Short exercise: Collect each line of the records that contains the word "photograph". Case counts.
++++++
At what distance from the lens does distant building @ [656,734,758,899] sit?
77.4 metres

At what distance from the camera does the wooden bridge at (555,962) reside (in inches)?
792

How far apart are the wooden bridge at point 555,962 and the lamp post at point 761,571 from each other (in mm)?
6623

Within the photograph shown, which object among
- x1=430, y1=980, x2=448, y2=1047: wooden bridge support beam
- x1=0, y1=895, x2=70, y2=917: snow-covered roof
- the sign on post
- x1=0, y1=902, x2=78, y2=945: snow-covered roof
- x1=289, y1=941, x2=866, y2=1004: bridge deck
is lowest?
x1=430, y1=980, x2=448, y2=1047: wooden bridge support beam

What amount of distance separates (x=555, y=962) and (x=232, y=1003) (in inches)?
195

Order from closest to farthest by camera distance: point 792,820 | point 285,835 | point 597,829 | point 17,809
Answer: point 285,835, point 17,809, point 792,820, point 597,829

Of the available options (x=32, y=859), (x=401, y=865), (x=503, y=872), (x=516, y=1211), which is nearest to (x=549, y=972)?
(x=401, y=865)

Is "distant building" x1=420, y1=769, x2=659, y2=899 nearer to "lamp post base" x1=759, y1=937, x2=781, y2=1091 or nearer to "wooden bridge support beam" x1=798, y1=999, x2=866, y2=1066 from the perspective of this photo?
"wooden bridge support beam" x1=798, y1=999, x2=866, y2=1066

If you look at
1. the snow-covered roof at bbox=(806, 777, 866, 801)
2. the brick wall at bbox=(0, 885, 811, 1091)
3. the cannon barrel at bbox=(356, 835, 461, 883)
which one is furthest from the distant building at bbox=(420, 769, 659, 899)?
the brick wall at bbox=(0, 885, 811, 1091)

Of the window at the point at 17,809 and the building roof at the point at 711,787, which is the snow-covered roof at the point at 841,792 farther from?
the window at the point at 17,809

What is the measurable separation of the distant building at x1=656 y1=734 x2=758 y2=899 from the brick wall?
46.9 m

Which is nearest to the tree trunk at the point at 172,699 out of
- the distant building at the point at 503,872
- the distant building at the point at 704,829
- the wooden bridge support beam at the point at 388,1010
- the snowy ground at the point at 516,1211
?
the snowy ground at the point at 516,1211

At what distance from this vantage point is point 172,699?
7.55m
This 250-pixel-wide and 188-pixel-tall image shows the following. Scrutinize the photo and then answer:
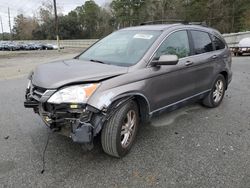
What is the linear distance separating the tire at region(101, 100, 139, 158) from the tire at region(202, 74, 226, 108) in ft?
7.43

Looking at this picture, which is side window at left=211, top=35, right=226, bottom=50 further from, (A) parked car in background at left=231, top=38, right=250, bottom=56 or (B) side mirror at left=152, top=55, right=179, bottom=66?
(A) parked car in background at left=231, top=38, right=250, bottom=56

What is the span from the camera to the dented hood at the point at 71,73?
117 inches

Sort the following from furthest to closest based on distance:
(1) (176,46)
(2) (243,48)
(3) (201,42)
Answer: (2) (243,48), (3) (201,42), (1) (176,46)

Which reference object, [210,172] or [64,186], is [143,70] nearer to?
[210,172]

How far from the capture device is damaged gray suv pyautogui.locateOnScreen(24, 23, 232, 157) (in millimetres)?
2906

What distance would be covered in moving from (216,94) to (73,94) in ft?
11.7

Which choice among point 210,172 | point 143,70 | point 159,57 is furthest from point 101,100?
point 210,172

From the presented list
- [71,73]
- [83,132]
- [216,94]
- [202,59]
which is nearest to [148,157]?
[83,132]

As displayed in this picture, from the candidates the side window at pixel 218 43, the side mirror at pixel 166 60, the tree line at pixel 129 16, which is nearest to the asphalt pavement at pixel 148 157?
the side mirror at pixel 166 60

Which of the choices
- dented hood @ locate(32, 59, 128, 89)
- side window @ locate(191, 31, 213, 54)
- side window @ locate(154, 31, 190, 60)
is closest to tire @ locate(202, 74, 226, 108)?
side window @ locate(191, 31, 213, 54)

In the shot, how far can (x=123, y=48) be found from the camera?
3977 mm

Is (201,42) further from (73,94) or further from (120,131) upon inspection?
(73,94)

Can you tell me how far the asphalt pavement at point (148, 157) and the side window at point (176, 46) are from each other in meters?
1.24

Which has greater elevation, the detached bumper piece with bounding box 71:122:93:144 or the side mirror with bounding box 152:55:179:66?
the side mirror with bounding box 152:55:179:66
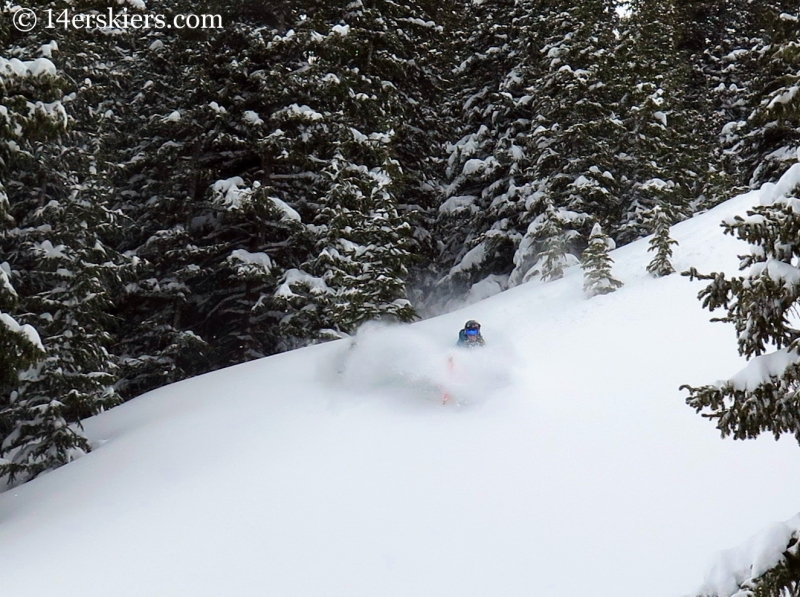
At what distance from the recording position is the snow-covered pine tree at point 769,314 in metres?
4.35

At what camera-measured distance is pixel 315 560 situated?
27.7 ft

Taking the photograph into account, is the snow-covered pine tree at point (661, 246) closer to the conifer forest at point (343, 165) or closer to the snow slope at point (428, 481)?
the conifer forest at point (343, 165)

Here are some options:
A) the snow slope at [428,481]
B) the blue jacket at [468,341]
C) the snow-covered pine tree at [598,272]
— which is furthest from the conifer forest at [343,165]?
the blue jacket at [468,341]

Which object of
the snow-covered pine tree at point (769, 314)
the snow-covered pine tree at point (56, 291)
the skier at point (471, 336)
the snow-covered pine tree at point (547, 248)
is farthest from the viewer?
the snow-covered pine tree at point (547, 248)

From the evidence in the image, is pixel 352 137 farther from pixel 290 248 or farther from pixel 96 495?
pixel 96 495

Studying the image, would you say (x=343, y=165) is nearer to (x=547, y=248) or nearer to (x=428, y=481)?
(x=547, y=248)

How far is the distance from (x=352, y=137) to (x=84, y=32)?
717 cm

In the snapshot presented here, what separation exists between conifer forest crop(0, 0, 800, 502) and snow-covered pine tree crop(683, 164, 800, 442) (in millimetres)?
11977

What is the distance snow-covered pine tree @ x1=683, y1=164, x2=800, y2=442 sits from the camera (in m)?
4.35

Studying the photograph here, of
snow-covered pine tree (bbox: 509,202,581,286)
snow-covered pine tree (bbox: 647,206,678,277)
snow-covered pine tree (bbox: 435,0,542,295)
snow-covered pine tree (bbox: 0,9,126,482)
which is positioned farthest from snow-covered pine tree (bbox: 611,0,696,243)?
snow-covered pine tree (bbox: 0,9,126,482)

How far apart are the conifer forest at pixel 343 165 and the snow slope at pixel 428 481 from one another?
3.00 m

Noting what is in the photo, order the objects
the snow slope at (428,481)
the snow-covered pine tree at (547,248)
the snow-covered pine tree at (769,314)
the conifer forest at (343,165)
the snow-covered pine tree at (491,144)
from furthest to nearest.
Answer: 1. the snow-covered pine tree at (491,144)
2. the snow-covered pine tree at (547,248)
3. the conifer forest at (343,165)
4. the snow slope at (428,481)
5. the snow-covered pine tree at (769,314)

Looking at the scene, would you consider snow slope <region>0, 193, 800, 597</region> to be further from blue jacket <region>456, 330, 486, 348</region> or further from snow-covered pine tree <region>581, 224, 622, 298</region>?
snow-covered pine tree <region>581, 224, 622, 298</region>

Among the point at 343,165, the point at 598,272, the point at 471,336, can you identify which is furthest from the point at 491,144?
the point at 471,336
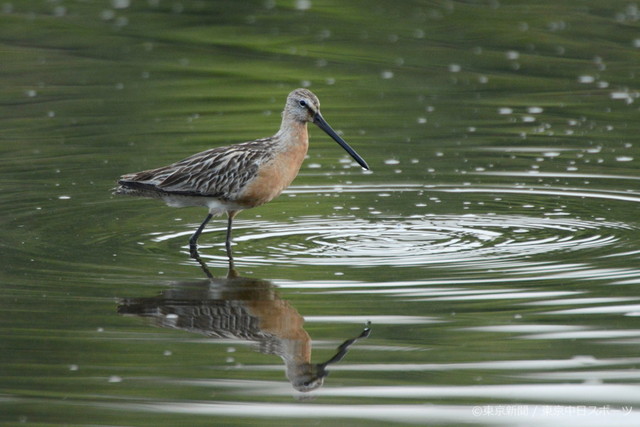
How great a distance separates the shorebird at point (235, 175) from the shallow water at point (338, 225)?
0.35m

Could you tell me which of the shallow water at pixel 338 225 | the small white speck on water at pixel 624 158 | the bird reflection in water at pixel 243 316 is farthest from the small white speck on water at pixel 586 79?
the bird reflection in water at pixel 243 316

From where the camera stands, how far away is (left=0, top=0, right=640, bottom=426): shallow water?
6727 mm

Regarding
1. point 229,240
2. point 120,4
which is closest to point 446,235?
point 229,240

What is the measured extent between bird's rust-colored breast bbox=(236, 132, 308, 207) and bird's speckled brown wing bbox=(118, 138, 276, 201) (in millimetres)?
51

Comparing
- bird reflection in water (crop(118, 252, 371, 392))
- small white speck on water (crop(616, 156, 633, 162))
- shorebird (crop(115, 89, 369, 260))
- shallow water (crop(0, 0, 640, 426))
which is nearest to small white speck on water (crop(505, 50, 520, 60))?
shallow water (crop(0, 0, 640, 426))

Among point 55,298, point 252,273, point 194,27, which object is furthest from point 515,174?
point 194,27

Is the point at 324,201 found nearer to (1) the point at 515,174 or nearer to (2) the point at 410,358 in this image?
(1) the point at 515,174

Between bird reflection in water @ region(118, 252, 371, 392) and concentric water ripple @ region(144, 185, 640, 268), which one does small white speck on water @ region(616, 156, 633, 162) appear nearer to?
concentric water ripple @ region(144, 185, 640, 268)

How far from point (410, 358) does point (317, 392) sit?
2.38 ft

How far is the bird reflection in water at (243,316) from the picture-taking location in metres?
7.14

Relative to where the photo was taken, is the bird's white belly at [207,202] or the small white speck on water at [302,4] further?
the small white speck on water at [302,4]

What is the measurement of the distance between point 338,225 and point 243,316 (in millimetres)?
2785

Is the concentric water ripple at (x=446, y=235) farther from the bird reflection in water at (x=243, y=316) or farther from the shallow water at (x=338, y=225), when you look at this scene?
the bird reflection in water at (x=243, y=316)

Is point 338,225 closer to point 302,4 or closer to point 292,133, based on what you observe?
point 292,133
++++++
Solution to the problem:
Within the photograph shown, which object among
Taking the photograph into account, is the snow-covered pine tree at point (661, 246) closer to the conifer forest at point (343, 165) or closer to the snow slope at point (428, 481)?
Studying the photograph here, of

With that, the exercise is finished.